Zunächst zu den Beiträgen über globale Klimapolitik: Kristina Dietz analysiert das Konzept unterschiedlicher Verwundbarkeiten (Vulnerabilitäten) sowie erste Erfahrungen mit Anpassungsprogrammen im Rahmen der Entwicklungszusammenarbeit. Ihr Resümee: „Die Welt lässt sich nicht vertikal und entlang volkswirtschaftlicher Statistiken in vulnerable und nicht vulnerable Länder einteilen.“ (S. 180) Melanie Weber verweist auf die Fallen der Wahrnehmung des Klimawandels als „globale Umweltgefahr“, da dadurch eine Gleichheit in der Betroffenheit suggeriert werde, die in der Wirklichkeit so nicht zutrifft.

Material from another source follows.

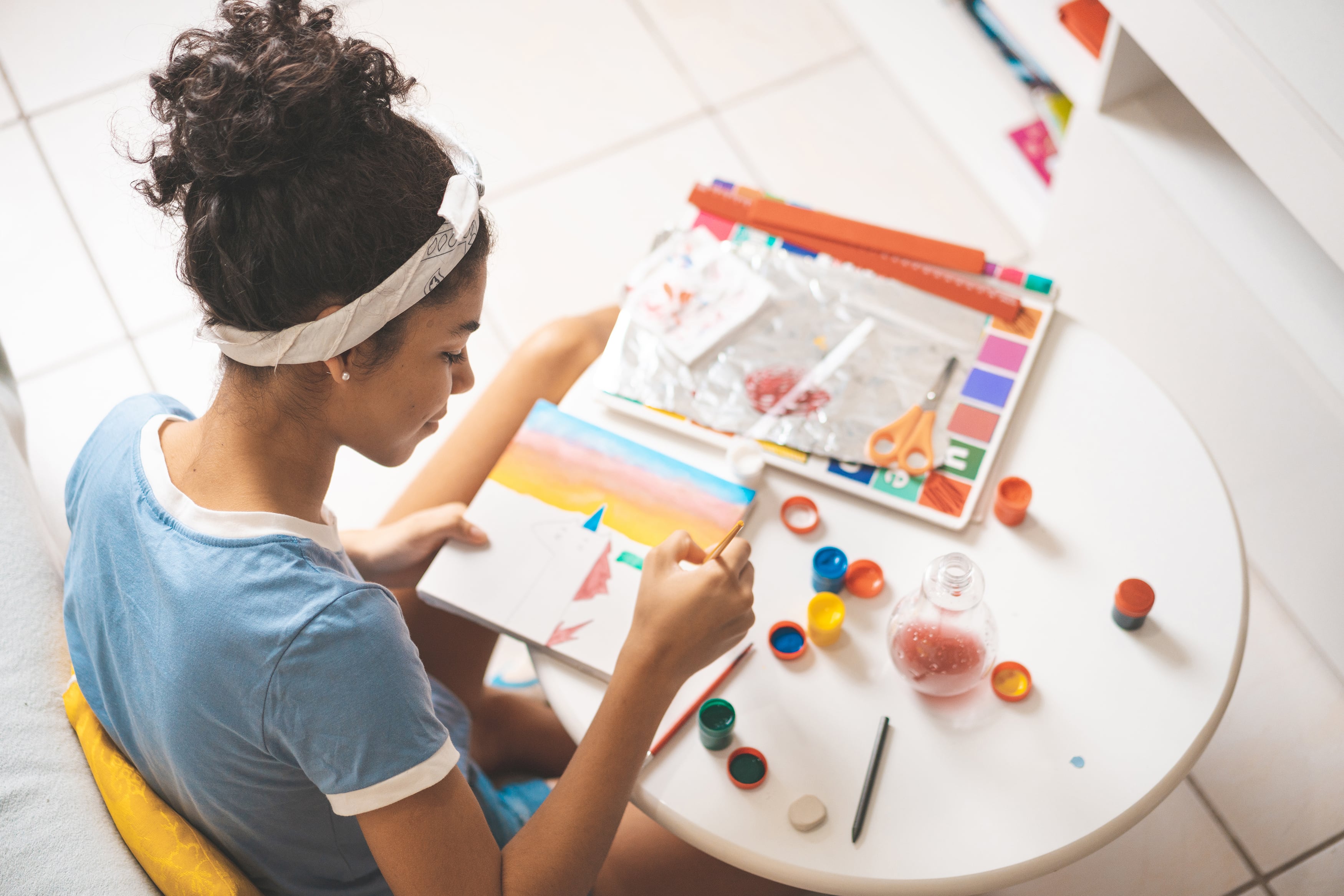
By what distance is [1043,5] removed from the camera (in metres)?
1.72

Die Kluft zwischen hohem Problembewusstsein und geringem Handlungspotenzial führe in Analogie dazu allein zu technologisch orientierten „globalen“ Lösungsstrategien von der „Technikrevolution“ durch CO2-Abspaltung und Lagerung über die Weiternutzung der Atomenergie bis hin zur „solaren Revolution“. Alternative und dezentrale Lösungsansätze würden dabei vernachlässigt. Die Autorin erinnert an die fatalen wirtschaftlichen Folgen dieser Versäumnisse: „Der Bericht des ehemaligen Weltbank-Ökonomen Stern bekräftigt, dass ökonomisches Nicht-Handeln im Vergleich zu klimaschützendem Handeln aus Sicht der Unternehmen teurer wird, und zwar um das 5 – bis 20fache.“ (S. 203)

 

Achim Brunnengräber verweist schließlich auf die Inkonsistenz der Klimapolitik, der etwa die Welthandelspolitik der globalen Marktliberalisierung diametral entgegenstehe. Modelle dezentralen Wirtschaftens und verringerter Transportwege würden so keine Chance erhalten. Dies ist für ihn ein wesentlicher Grund dafür, dass die „Schere zwischen klimapolitischer Rhetorik und realen Emissionsentwicklungen“ immer weiter auseinander klafft (S. 207). Heike Walk konstatiert in diesem Zusammenhang zunehmende Demokratiedefizite etwa in der internationalen Welthandels- oder –finanzpolitik und die Schwierigkeit, „transnationale Öffentlichkeiten“ herzustellen, was den an Bedeutung gewinnenden NGOs aus ihrer Sicht auch nur selektiv gelingt.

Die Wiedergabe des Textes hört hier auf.